Estos son los productos de la canasta básica con mayores aumentos, según el INEGI

Gasolina y transporte: el efecto dominó

El encarecimiento de los combustibles añade presión a toda la cadena de suministro. Aunque existen estímulos fiscales para contener los precios, el impacto ya es evidente.

Cuando sube la gasolina o el diésel, transportar mercancías cuesta más. Y ese incremento se traslada directamente al consumidor. Desde frutas hasta productos básicos, el alza se comporta como una ola que comienza en los energéticos y termina en el ticket del supermercado.

¿Cuánto se necesita ganar para no ser pobre?

Si se suman otros gastos esenciales como transporte y educación, el panorama se vuelve aún más exigente.

Hoy, una persona en zona urbana necesita 4,940 pesos mensuales para no caer en pobreza por ingresos, frente a los poco más de 3,100 pesos que requería en 2018. En zonas rurales, el umbral subió de 2,200 a 3,553 pesos mensuales.

Para una familia de cuatro personas en la ciudad, el ingreso necesario escala a casi 20 mil pesos al mes para cubrir lo básico.

Menos empleo, más presión económica

El panorama laboral tampoco favorece. Durante el primer trimestre de 2026 se generaron 207 mil 604 empleos formales, lo que representa una caída de 8.4 por ciento respecto al año anterior.

Además, el país ha perdido más de 56 mil registros patronales desde finales de 2023, reflejo del cierre de empresas o su salida de la formalidad.

Menos empleo formal implica ingresos más inestables, lo que agrava el impacto de los alimentos caros y profundiza la presión económica.

Un círculo difícil de romper

El análisis del ITESO advierte un ciclo económico preocupante: el aumento de precios, la precarización laboral y la disminución de empresas se retroalimentan.

Menos empleo reduce el consumo; menor consumo afecta a las empresas; y esto limita la generación de nuevos empleos. Mientras tanto, el costo de vida sigue en aumento.
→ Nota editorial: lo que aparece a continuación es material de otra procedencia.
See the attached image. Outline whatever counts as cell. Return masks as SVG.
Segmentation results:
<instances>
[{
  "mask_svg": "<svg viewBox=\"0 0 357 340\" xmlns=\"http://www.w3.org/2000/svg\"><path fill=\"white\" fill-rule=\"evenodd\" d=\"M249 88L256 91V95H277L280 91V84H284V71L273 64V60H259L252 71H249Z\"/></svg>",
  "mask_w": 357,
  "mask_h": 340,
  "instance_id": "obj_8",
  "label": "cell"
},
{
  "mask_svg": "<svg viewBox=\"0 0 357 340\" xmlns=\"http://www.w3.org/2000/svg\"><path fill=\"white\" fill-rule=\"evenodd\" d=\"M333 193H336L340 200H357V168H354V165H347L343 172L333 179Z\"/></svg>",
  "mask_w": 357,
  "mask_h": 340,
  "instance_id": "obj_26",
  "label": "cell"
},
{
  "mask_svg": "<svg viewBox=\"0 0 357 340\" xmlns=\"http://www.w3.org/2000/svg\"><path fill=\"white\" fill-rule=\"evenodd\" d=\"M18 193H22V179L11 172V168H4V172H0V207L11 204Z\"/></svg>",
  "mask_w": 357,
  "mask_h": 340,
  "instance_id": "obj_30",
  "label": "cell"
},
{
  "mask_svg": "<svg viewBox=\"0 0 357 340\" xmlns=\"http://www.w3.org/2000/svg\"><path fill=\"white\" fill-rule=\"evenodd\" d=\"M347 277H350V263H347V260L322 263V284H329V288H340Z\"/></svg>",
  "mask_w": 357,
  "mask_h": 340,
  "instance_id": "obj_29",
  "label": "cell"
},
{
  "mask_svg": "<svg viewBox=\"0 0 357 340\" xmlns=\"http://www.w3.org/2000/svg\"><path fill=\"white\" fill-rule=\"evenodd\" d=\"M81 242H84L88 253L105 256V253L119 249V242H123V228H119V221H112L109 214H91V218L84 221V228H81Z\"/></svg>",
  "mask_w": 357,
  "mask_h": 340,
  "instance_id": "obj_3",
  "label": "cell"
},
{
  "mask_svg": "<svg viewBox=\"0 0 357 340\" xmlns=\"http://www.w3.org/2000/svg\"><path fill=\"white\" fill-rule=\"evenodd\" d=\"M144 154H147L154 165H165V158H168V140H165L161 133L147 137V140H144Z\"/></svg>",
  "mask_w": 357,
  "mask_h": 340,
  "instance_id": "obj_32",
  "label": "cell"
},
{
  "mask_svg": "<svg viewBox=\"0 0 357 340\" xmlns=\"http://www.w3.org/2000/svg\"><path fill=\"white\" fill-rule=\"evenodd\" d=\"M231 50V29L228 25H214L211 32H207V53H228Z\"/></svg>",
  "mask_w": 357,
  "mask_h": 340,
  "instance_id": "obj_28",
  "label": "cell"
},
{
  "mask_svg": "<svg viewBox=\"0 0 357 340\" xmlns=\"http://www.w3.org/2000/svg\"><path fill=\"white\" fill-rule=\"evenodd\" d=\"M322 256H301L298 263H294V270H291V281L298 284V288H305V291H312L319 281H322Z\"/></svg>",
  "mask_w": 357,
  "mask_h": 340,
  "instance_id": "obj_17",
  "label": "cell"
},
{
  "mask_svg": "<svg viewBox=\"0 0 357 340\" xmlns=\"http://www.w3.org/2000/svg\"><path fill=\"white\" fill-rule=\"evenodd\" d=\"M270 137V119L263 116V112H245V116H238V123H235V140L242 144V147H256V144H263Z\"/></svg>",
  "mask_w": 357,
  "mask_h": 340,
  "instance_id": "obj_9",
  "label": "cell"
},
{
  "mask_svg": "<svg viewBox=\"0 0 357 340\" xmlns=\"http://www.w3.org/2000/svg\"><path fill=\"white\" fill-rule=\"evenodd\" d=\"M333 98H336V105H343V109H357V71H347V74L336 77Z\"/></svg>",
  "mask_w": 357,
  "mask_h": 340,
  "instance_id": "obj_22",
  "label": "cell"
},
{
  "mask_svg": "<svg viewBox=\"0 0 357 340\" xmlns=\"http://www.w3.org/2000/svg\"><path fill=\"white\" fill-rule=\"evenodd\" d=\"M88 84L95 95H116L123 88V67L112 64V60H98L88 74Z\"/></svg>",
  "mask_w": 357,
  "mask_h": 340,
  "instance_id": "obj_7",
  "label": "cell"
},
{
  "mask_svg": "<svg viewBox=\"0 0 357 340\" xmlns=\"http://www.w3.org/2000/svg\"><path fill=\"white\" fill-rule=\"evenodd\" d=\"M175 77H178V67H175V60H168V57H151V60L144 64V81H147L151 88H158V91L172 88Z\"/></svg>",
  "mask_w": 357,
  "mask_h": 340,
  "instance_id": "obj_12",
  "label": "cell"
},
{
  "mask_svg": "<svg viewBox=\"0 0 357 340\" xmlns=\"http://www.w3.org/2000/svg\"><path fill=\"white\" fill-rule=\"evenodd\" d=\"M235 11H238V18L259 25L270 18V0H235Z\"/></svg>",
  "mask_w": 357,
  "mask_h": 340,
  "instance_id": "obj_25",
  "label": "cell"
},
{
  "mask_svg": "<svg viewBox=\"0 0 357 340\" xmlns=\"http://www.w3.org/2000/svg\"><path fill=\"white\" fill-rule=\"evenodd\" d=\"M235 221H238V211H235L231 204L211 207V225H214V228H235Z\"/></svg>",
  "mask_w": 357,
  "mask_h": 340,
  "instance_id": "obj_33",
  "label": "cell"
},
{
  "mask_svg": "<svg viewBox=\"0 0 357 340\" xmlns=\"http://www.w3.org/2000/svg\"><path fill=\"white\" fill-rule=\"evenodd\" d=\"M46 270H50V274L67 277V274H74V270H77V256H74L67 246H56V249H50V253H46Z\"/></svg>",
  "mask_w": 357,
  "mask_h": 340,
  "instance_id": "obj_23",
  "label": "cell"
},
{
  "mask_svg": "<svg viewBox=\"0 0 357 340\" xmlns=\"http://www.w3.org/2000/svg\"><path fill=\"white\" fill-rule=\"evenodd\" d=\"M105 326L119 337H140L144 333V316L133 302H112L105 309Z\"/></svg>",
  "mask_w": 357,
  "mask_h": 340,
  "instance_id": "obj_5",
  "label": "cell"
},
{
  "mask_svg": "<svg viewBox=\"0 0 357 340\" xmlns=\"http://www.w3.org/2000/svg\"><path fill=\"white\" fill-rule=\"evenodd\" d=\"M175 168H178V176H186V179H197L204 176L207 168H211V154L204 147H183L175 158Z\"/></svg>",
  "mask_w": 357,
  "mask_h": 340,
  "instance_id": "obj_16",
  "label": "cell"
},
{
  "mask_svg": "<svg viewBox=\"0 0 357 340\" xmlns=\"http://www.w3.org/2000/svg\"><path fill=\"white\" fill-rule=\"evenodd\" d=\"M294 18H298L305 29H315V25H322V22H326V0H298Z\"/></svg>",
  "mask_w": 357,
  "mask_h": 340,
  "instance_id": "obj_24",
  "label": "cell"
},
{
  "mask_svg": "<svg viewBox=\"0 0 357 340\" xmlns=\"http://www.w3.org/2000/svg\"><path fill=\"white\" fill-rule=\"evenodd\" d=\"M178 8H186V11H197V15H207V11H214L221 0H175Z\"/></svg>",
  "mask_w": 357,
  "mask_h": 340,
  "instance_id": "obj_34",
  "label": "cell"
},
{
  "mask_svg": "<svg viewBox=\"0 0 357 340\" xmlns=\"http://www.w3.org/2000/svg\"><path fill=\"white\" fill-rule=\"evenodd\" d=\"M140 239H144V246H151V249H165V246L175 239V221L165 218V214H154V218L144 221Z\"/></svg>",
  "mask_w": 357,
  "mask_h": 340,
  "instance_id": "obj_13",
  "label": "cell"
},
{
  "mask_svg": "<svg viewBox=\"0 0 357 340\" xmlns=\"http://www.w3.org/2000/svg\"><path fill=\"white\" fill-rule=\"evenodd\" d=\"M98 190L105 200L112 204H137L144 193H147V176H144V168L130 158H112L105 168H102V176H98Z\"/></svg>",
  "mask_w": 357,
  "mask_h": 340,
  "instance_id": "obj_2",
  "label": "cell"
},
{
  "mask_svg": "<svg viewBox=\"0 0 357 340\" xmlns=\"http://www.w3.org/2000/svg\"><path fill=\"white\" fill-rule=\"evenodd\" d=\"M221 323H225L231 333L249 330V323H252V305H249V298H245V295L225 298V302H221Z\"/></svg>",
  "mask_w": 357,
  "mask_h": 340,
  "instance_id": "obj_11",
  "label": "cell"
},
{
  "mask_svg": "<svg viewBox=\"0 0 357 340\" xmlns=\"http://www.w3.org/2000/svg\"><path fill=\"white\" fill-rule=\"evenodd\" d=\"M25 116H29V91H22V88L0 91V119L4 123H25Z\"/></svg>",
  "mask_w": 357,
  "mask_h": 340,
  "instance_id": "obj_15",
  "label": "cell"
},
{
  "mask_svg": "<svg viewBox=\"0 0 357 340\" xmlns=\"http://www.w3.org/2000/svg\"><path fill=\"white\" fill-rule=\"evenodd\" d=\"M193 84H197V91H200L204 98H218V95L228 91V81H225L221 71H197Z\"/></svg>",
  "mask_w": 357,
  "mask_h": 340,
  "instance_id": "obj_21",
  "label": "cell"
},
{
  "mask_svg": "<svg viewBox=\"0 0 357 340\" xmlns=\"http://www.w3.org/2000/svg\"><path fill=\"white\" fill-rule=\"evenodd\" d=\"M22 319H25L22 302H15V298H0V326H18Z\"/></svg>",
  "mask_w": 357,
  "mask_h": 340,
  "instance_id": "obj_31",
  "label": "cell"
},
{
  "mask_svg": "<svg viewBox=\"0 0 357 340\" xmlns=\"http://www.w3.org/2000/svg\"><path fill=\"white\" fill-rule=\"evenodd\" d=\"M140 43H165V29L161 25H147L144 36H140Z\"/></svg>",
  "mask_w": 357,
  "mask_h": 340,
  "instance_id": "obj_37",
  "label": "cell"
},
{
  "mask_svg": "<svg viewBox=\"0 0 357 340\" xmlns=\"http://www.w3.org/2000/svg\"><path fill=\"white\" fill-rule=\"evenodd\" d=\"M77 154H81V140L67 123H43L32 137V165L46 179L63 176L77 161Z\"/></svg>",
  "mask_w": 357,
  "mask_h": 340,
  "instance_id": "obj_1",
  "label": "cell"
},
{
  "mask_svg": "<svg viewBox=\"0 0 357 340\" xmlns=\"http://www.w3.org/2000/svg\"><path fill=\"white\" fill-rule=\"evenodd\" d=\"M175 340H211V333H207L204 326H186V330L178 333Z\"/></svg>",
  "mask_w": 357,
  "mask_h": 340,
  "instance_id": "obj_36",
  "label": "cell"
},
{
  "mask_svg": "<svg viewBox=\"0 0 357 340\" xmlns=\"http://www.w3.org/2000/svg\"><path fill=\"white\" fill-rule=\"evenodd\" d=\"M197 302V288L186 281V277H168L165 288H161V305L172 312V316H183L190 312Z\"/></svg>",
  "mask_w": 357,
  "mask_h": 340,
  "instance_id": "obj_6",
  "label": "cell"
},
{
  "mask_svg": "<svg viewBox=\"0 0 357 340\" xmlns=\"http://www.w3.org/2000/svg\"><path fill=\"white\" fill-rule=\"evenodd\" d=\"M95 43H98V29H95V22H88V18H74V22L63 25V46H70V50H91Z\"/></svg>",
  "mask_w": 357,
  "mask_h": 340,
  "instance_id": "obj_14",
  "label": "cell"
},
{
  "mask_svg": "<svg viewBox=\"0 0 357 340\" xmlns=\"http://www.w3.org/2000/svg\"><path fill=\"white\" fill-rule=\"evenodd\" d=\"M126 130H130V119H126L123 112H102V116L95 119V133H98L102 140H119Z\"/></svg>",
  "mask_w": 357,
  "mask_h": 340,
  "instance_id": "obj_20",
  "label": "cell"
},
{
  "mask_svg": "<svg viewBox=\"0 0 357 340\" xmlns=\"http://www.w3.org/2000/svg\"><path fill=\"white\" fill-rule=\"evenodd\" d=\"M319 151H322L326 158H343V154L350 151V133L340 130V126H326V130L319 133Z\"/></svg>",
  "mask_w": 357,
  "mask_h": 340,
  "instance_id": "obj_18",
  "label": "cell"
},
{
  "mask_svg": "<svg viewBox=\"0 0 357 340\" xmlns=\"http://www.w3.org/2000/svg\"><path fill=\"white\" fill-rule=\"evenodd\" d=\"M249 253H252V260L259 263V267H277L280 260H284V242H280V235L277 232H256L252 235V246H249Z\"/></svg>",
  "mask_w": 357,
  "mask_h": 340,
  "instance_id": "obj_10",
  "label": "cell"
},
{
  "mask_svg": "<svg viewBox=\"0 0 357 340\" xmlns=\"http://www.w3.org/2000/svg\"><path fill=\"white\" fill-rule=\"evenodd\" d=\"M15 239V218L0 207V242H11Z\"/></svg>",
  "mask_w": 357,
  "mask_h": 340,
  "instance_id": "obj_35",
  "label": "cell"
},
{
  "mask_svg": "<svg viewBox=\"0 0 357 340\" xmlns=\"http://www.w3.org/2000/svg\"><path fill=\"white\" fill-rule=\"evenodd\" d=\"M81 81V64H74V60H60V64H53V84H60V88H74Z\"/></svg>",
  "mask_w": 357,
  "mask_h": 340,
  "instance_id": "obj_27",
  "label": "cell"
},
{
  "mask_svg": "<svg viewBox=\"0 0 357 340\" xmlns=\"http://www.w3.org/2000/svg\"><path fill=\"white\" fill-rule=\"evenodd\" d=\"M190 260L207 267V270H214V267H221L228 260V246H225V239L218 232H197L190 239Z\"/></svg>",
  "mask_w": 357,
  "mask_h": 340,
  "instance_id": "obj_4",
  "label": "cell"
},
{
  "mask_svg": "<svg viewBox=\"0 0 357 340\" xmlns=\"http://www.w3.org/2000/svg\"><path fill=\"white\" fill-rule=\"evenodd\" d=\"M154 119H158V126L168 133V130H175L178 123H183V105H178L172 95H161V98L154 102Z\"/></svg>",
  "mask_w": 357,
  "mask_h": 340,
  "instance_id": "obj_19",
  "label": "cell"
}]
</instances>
Comer bien: de rutina a resistencia

En México, sentarse a la mesa ya no es solo una pausa cotidiana, sino un acto que pesa en la cartera. El problema de fondo no es únicamente que la comida haya subido 67 por ciento, sino que el margen para absorber ese incremento se ha reducido considerablemente.

Hoy, comer bien depende menos del apetito y más del ingreso, del contexto económico y de un sistema que aún no logra equilibrar el costo de vida con las oportunidades reales de la población.